Cebu Pacific, which is set to launch flights to Australia and Saudia Arabia this year and recently sought seat allocations to Canada, was previously barred from flying to the US after the Federal Aviation Administration downgraded the Philippines to Category 2 six years ago.
This left flag carrier Philippine Airlines, which had been operating flights from Manila to the US before the downgrade, as the only domestic airline providing the transatlantic service.
The US transportation department, which issued the notice on June 5, specifically approved the removal of a provision that Cebu Pacific only conduct operations in the US through a wet lease agreement.
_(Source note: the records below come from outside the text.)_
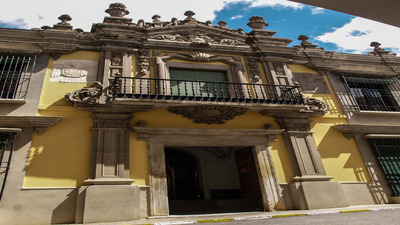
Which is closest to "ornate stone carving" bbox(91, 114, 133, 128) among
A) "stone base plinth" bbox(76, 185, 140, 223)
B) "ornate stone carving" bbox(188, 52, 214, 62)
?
"stone base plinth" bbox(76, 185, 140, 223)

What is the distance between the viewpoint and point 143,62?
778 centimetres

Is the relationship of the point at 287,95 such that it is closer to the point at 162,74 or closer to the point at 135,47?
the point at 162,74

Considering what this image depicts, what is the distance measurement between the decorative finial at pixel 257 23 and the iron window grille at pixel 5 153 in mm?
8881

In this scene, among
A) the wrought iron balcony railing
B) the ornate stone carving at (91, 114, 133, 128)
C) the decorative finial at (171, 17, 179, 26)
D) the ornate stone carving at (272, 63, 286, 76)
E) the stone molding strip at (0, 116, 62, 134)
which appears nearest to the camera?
the stone molding strip at (0, 116, 62, 134)

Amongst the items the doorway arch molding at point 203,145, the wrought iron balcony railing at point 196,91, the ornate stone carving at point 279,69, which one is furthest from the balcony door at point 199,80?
the ornate stone carving at point 279,69

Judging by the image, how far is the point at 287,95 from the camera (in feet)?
26.7

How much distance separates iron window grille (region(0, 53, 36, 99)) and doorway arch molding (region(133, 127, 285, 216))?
3358 millimetres

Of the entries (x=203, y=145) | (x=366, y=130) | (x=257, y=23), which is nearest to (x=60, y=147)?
(x=203, y=145)

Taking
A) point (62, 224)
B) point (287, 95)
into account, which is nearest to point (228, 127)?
point (287, 95)

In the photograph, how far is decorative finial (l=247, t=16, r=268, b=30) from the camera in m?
9.91

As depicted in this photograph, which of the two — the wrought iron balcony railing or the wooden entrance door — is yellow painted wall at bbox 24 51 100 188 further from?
the wooden entrance door

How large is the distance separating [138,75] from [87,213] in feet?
13.5

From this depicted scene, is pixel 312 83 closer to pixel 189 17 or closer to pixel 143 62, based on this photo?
pixel 189 17

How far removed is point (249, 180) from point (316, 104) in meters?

This type of agreement, where another airline would lease a carrier’s plane and crew, is typically used to serve locations where it is banned from operating.
The US notice stated that Cebu Pacific was originally granted the authority to fly to the US under a wet lease condition while the Philippines was rated Category 2 under the FAA’s safety assessment program, or IASA.
The Category 1 status was restored in early April following an audit that recognised the reforms conducted by the Civil Aviation Authority of the Philippines.
“The FAA has now announced that the Philippines has achieved IASA Category 1 status, and Cebu [Pacific] has accordingly sought amendment of its authority to remove the wet lease restriction,” the US Transportation Department noted. “We would note that on May 28, 2014, the FAA advised us that it knew of no reason why we should act unfavorably on the applicant’s request.”
The approval paves the way for Cebu Pacific, a unit of JG Summit Holdings Inc. of the Gokongwei family, to mount direct flights to US territories like Guam, Saipan and Hawaii, locations the airline was studying, Cebu Pacific CEO Lance Gokongwei said in a previous interview.
The permit also allows Cebu Pacific to fly to mainland US cities like San Francisco and Los Angeles but Gokongwei said these were unlikely in the near-term given the limitation of its longest-range plane, the Airbus A330. Cebu Pacific was also allowed to mount flights to Europe last April but Gokongwei said there were no near-term plans yet.
The carrier has been placing more focus on the long-haul business after launching its maiden service to Dubai late last year given the potential for higher returns in the long run.